Mapping high-mid band to rotation speed or line thickness gives geometric visuals a crisp, articulate audio response
Among the 4-bin FFT bands, the high-mid (a.fft[2]) corresponds to percussive attack elements, synth articulation, and melodic presence — the most ‘crisp’ and defined part of the frequency spectrum. For geometric visuals, whose aesthetic is precision and articulation, driving rotation speed or line thickness from this band produces a response that matches the style: sharp, defined, not muddy. Bass (a.fft[0]) would feel too heavy and rhythmically dominant; highs (a.fft[3]) would feel noisy and frenetic. The design principle is to match the reactive band’s sonic character to the visual style’s character.

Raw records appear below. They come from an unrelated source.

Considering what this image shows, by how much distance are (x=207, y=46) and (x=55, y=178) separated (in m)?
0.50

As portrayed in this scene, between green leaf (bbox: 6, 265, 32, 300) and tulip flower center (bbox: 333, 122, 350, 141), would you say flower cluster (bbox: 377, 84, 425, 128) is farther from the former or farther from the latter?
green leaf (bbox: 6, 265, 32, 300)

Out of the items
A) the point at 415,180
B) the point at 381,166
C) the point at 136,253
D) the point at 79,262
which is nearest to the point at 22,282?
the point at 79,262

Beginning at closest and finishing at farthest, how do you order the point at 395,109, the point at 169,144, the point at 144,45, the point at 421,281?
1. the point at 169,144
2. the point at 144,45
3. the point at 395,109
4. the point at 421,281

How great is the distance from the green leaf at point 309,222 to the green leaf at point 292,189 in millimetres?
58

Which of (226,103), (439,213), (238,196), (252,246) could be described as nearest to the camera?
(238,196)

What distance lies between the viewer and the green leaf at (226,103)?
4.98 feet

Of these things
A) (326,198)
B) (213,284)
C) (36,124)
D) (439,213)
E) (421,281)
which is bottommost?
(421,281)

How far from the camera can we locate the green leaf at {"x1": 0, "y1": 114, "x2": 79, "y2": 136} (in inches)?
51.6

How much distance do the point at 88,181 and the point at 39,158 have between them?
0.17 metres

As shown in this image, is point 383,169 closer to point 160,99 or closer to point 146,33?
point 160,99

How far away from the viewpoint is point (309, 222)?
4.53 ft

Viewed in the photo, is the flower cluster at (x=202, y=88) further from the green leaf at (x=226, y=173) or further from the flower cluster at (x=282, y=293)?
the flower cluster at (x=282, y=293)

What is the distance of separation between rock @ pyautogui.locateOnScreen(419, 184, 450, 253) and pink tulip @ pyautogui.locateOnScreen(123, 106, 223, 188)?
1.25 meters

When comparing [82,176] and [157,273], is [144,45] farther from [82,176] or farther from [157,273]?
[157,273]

All reactivity is envelope-following only — no beat-locking is available.
Examples
Hydra: .rotate(()=>speed + a.fft[2]*0.3) — rotation articulates with the mid-range melodic content, giving a precision feel. Alternatively, stroke width in GLSL: float w = baseW + a.fft[2]*0.02.
Assessment
A geometric patch uses bass (a.fft[0]) for rotation speed. The instructor says to use high-mid instead. Explain the reasoning in terms of sonic character matching visual style. What does ‘envelope-following only’ mean for the type of visual motion this produces?